====== 本文 ======
オーストラリア・シドニー版
現代用語の基礎知識(キーワード)
アボリジニ編(その3)
★Stolen Children(Generation)
97年6月現在、ホットな論点になっております。
「盗まれた子供たち」というのは何かというと、オーストラリアでは1930年から70年まで、アボリジニの子供たちを親許から離れさせ、白人家庭のもとで養育するということが行われていたそうです。当初は"good intention",つまり「善意」に基づいて、非文化的で貧困な環境にあるアボリジニの子供達を、「文化的」な白人家庭で立派に育てようということで、政府や教会が音頭をとってやってたそうなのですが、最近ではこれを"genocide(大虐殺)"であるとする表現まで出てくるほどに見方が変わってきています。
======
演習課題:
**1.** 「盗まれた子供たち」についての本文によると、オーストラリアでアボリジニの子供たちを白人家庭のもとで養育することが行われていたのは何年から何年までですか。
**2.** 「盗まれた子供たち」についての本文を、最後の文の後から引き継いで書き進めてください。
====== 提供情報 ======
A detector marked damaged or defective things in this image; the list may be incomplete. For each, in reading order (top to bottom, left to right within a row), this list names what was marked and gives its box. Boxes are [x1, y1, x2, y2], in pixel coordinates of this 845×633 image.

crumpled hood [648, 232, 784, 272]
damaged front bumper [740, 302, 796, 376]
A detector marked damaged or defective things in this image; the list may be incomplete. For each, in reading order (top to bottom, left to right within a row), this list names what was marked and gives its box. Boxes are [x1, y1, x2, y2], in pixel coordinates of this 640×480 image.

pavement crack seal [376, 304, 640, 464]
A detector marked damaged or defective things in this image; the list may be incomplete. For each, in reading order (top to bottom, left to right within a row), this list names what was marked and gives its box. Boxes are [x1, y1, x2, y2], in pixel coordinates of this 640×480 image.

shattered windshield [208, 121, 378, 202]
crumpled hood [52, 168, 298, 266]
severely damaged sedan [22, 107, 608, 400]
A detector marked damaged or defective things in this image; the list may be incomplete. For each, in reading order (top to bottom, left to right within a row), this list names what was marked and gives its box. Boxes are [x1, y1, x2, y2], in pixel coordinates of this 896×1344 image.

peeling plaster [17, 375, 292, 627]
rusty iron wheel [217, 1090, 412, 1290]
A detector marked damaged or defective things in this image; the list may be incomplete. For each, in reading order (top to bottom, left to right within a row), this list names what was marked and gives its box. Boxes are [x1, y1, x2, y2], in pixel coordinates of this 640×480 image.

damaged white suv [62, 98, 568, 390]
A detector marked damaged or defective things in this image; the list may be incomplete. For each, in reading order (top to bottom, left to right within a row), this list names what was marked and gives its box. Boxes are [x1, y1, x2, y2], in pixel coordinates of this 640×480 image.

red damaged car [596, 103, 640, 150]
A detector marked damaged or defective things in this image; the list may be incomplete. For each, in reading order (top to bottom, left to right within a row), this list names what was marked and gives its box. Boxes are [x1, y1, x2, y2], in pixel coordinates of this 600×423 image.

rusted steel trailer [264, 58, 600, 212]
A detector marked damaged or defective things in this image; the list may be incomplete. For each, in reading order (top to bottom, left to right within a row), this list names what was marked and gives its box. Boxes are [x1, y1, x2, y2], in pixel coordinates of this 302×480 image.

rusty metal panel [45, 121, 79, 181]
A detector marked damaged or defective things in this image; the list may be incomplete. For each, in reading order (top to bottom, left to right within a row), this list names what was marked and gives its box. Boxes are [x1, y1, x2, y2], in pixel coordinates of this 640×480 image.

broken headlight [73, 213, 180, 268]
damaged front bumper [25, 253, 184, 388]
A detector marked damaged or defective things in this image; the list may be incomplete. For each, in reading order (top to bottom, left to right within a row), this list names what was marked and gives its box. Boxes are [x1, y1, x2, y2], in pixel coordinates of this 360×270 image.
======
解答:
**1.** 1930年から70年までです。

**2.**
なぜかというと、まず、アボリジニの親から子供を連れてくるのに、強制的にこれをやったという事実が段々と明らかになってきて、「じゃあ、こんなものはただの誘拐ではないか、犯罪ではないか。我が子を強制的に連れ去られ、一生居場所も教えない、また子供にも実の親のことを教えないというのは、人道に反する大罪ではないか。またアボリジニ古来の文化を断ち切ろうとした意味では文化的大虐殺である」という意見がオーストラリア社会で強くなってきたようです。ある統計によれば、10人に一人の子供が連れ去られたそうで、その意味でも組織的計画的であり弁解の余地はない、と。またこれによって素晴らしい効果があったかというと、統計上殆ど何の効果もなかったり、幼年期にかかえたトラウマがその後多くの悲劇を生み出したり、政策としてもロクなもんじゃなかったという反省も出されています。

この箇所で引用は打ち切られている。